Instructions:
1) List every country that the memoir excerpt names.
2) Carry on the memoir excerpt in the same first-person voice, beginning after its final sentence.

My father with his first great grandchild, Alfie, in 2008
My father with his first great grandchild, Alfie, in 2008

Today - June 2013

I am now free to do entirely as I wish. I have the worries and the requirements to make decisions which go with freedom and personal responsibility, but I also have the opportunities. My weekends are not tied to anyone - they are mine to do with as I will. I am like a bird who has lived its life in a cage, dependent on others to feed it. Then one day the cage door is left open, and the bird is free to fly. But does it do so? Not at first. Fear of the great outside world is not easy to overcome. It takes a bit of time to build up courage to spread one's wings and explore. Slowly but surely the urge to move beyond the confines of the cage overcomes the fear.

My life has been full of contradictions. There has been some self-confidence about my capabilities and yet huge fears of failure in everything I do. There has been a desire to move on with my life and yet an inability to make decisions to bring about change. And there has been a desire for a healthy social life and yet a lack of the social skills to achieve this. But now I am alone in England and there has to be change in all these areas, and that is what I've been trying to achieve.

In the past few years I have developed my writing on the HubPages website, yet without the confidence to venture further out into the big wide world of professional writing. Perhaps that will happen in the future. And I have also developed a habit of acquiring girlfriends. No, don't take that too seriously, but first on a holiday in Cuba and then again in Thailand as a result of Internet dating, I have found myself in my first ever serious relationships. This article is not about that aspect of my life, but suffice it to say that such is their convoluted nature that any of these relationships could form the basis of a movie melodrama. And one of these girls - despite the many obstacles I've put in place - still wants to be with me. Alisa's lifestyle is the subject of another page (A Westerner in a Thai Village) and may be the subject of some future pages as things develop. I'm not sure my parents would have totally approved of the way this has come about, but they would certainly and happily approve if the end result is my happiness.

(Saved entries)
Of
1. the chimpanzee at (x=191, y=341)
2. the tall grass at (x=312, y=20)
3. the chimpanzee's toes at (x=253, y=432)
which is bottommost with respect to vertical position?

Results for each task:
1) England, Cuba, Thailand

2)
The Visit of a Girlfriend

At the time of publication, my girlfriend Alisa has acquired a visa to visit England, and as I conclude and publish this 100th page of mine, she is preparing to spend several months with me. This visit is all-important. It is about discovering whether she can adapt to a different culture, whether she can adapt to life away from her family and friends, and whether she and I can really be happy together in an environment very different from that in which we meet in Thailand. It's about whether two people who are seemingly mismatched in so many ways, can truly love and be happy together. We will try so hard to make it work. And the motivation is there to make it work. But whether or not it works, I feel I am entering the fourth phase of my life.

The Future - a Road Without Signposts

The future is a road without signposts. We walk down the road perhaps with purpose or perhaps with great caution. Some do not walk, but prefer to drive without due care and attention - not knowing what lies around the next bend or beyond the next hill. Sometimes it will be calm and uneventful, whilst other times the road will be laden with potholes and hazards. We just take the route which we believe is best for us and hope it leads us where we want to go. My particular road may have as its destination depression, loneliness and an intense sensation of a life wasted. Or it may conclude with a loving relationship, exploration of new horizons, and doing the things I always wanted to do. A life of contentment. For the first time in my life I may live in the way I truly want to live. I know my parents would wish that for me more than anything else.

Thanks for reading my 100th hub page.

Postscript - January 2014

Since writing this article, the relationship with Alisa has come to an end. Amicably, but to an end. She returned to Thailand after a short visit to England. With support from friends I've coped reasonably okay with that, but the loneliness which results is definitely not something I want. I need to move on. Who knows what will happen in the future?